> Given instruction: Pull out each line of the records below that contains the word "figure", and copy those lines in full.

Image-linked spatial questions:
________________________
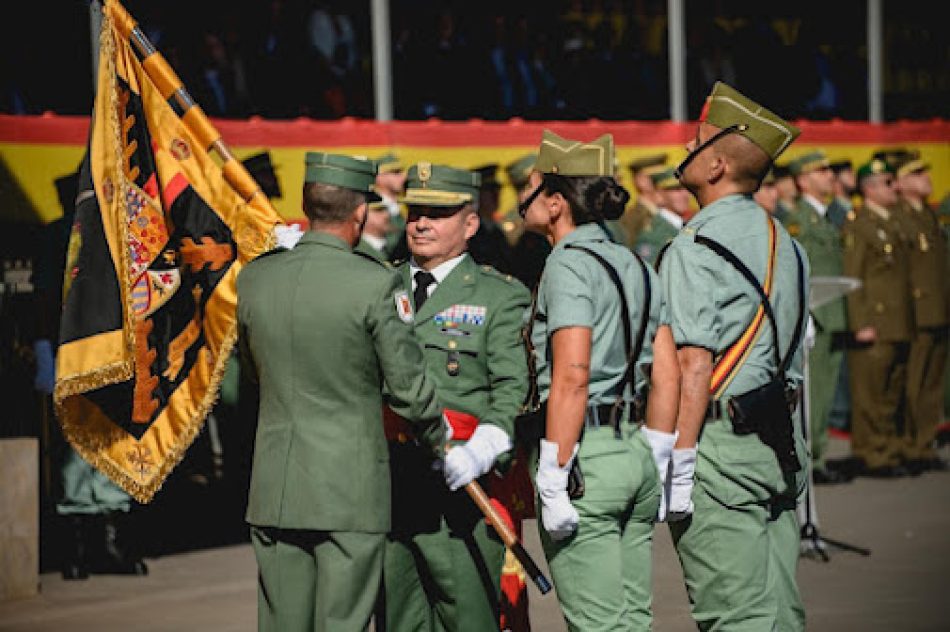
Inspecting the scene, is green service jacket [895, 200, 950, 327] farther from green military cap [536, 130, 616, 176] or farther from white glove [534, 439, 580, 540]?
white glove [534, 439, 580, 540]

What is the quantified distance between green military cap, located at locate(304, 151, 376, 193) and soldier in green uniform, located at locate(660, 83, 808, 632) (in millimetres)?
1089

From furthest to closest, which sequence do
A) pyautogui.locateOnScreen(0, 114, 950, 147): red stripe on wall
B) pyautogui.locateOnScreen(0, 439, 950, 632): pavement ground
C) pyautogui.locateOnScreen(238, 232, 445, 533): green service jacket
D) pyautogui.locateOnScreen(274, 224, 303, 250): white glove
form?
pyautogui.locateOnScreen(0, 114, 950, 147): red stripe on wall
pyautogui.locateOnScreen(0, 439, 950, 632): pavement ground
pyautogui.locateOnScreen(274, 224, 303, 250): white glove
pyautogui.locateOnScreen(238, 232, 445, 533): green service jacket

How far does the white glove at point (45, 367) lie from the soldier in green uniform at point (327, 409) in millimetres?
________________________
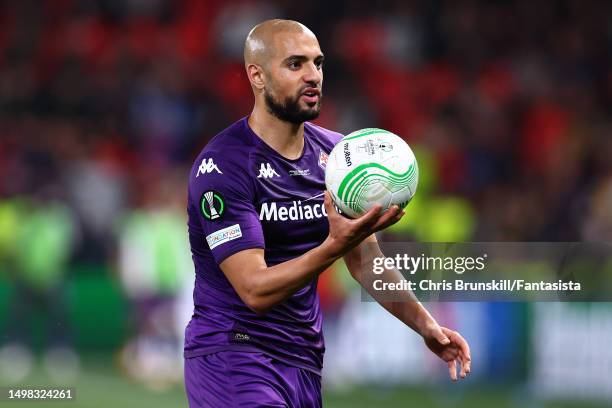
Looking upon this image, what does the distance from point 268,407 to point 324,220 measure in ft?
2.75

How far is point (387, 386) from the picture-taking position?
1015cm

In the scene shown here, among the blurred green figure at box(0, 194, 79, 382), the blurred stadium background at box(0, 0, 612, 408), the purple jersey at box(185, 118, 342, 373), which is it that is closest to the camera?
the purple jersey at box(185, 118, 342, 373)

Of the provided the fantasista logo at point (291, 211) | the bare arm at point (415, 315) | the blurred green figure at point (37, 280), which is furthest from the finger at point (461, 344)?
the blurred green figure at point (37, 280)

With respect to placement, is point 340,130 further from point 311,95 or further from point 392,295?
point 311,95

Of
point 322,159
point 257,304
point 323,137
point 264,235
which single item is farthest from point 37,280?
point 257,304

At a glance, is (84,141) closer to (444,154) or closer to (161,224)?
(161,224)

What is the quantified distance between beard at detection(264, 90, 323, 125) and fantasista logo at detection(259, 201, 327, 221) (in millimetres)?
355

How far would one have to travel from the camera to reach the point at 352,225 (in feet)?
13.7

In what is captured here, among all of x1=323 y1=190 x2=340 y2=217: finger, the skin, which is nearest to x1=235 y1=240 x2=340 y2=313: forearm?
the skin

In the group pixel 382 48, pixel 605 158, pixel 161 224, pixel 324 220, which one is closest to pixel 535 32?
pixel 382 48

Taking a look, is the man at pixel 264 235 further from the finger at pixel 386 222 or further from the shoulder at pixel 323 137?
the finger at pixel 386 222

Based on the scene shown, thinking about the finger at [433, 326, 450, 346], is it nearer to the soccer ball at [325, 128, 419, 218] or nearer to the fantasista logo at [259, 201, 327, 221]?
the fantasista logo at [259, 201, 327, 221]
________________________
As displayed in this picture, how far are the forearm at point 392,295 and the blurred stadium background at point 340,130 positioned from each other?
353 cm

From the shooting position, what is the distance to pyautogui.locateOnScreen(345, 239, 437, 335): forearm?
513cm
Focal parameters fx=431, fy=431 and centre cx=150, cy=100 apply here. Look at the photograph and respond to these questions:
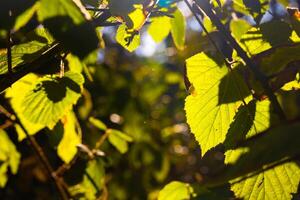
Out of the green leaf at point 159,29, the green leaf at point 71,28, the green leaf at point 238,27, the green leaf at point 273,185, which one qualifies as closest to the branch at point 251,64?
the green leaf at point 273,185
________________________
> Answer to this problem:
In the scene shown here, among the blurred green figure at box(0, 194, 79, 382), the blurred stadium background at box(0, 0, 612, 408), the purple jersey at box(185, 118, 342, 373), which is it that is closest to the camera?
Of the provided the fantasista logo at point (291, 211) | the bare arm at point (415, 315) | the blurred green figure at point (37, 280), which is furthest from the finger at point (461, 344)?
the blurred green figure at point (37, 280)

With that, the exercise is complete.